**Source**
☆ ☆ ☆ ☆ ☆
Before Turnspit started, there were many people I considered friends who, it turns out, weren't. I opened my house to these people for parties. We liked and commented on each others' social media posts. We shared long drunken nights at bars joyfully learning about each others' lives and tastes. We shouted along to our favorite songs, arms draped around each other in sweaty moshpits. After Turnspit hit the most menial bar of local success - no longer just opening neighborhood dive bar shows - this changed on a dime. A little under a year after we'd started, we got tapped to open one show for The Lawrence Arms. This was a dream realized, to say the least, and yet, looking back, it was the beginning of a pattern of abuse that increasingly damaged me over the ensuing 4+ years.

So I decided to write a brief answer to all the exclusion, gaslighting, passive aggression, and all-around emotional violence visited on me, my bandmates, and so many people in so many other bands. This song is blunt, yet vague enough that it could be about dozens of people, with a runtime just about as long as these people deserve. There is no parsing what happened to learn anything. There is no reflection to be had. Just a big "Fuck you, asshole" to everyone who took the only place I felt safe in the world and made it dangerous and unlivable.

Lyrics

You know damn well why I don't like you.
You were mean to me.
You know it.
I know it.
But you're too chickenshit to own it.
You don't get to gaslight me
anymore.

Motherfucker.

So go feel sorry for yourself
somewhere else,
and please leave me the fuck alone.


Honey, I Was Right About the War (Smoke or Fire cover)

This song came out in 2010, and I started covering it in 2013. I keep hoping one of these days it'll seem quaint.

Lyrics

Eight years ago, on a summer night
on the streets of LA was our first fight.
☆ ☆ ☆ ☆ ☆
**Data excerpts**
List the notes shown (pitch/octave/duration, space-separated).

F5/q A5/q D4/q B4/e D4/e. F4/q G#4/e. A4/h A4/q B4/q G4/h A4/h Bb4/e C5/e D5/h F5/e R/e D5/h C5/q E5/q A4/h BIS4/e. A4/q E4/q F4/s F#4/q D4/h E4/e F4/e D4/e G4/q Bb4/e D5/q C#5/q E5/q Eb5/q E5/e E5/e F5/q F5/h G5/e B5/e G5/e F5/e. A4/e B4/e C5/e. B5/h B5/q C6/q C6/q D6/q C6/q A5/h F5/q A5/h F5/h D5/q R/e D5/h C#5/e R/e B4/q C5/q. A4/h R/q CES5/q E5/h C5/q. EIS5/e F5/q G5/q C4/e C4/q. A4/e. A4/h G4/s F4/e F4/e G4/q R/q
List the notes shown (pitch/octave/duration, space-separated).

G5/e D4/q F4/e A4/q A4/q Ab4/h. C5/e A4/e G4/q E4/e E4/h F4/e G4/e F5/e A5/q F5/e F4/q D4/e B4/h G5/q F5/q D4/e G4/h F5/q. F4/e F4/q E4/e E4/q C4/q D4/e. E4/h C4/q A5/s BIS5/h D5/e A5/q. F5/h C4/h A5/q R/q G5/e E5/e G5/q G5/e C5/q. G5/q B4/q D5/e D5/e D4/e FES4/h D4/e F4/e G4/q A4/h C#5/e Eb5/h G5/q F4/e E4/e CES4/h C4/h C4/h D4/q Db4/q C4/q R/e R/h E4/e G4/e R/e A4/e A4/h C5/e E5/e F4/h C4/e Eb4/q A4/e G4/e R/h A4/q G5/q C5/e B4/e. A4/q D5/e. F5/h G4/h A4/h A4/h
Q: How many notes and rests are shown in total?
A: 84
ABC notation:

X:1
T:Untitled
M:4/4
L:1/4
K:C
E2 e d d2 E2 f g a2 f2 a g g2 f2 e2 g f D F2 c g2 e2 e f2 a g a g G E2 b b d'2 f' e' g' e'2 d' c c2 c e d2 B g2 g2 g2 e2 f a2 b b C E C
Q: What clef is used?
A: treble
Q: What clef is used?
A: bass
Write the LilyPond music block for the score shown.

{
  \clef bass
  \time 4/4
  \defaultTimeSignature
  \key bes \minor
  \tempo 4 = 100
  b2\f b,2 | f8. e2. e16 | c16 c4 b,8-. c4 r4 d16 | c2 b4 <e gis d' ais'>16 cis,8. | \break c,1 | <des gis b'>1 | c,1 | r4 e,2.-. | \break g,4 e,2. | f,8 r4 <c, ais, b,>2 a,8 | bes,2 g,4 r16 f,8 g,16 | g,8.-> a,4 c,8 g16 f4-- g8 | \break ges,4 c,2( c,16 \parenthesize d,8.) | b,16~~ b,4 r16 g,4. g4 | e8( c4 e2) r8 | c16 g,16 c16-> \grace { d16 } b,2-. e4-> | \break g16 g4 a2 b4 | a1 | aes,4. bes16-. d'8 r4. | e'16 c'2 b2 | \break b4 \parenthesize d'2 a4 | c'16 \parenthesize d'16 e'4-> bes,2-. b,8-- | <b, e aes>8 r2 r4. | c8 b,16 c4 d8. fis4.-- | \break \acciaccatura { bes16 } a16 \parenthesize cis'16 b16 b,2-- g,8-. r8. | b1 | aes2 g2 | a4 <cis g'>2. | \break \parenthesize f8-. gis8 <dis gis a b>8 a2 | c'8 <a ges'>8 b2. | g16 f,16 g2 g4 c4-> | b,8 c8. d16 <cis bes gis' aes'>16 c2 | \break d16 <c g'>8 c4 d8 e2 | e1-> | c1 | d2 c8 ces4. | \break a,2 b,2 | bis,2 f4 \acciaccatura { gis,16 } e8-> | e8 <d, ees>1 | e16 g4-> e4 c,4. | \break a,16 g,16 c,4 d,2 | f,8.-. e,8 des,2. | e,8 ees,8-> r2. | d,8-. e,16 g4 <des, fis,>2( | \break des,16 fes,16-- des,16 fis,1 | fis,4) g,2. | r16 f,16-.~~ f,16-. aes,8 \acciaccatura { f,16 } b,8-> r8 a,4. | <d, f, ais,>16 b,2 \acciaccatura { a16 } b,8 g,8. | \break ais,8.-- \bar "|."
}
☆ ☆ ☆ ☆ ☆
**Work to complete**
1: Using the song notes, say whether each statement agrees with the text. (a) The band was asked to open a show for The Lawrence Arms a little under a year after starting. (b) The Smoke or Fire song came out in 2013. (c) The writer says there is reflection to be had.
2: Copy word for word the part of the song notes that starts with the words containing "But you're too" and ends with "it'll seem quaint.".
The score notation entries aren't needed for any of this.

**Outputs for the tasks**
1:
(a) Yes: "A little under a year after we'd started, we got tapped to open one show for The Lawrence Arms."
(b) No: "This song came out in 2010, and I started covering it in 2013."
(c) No: "There is no reflection to be had."

2:
But you're too chickenshit to own it.
You don't get to gaslight me
anymore.

Motherfucker.

So go feel sorry for yourself
somewhere else,
and please leave me the fuck alone.


Honey, I Was Right About the War (Smoke or Fire cover)

This song came out in 2010, and I started covering it in 2013. I keep hoping one of these days it'll seem quaint.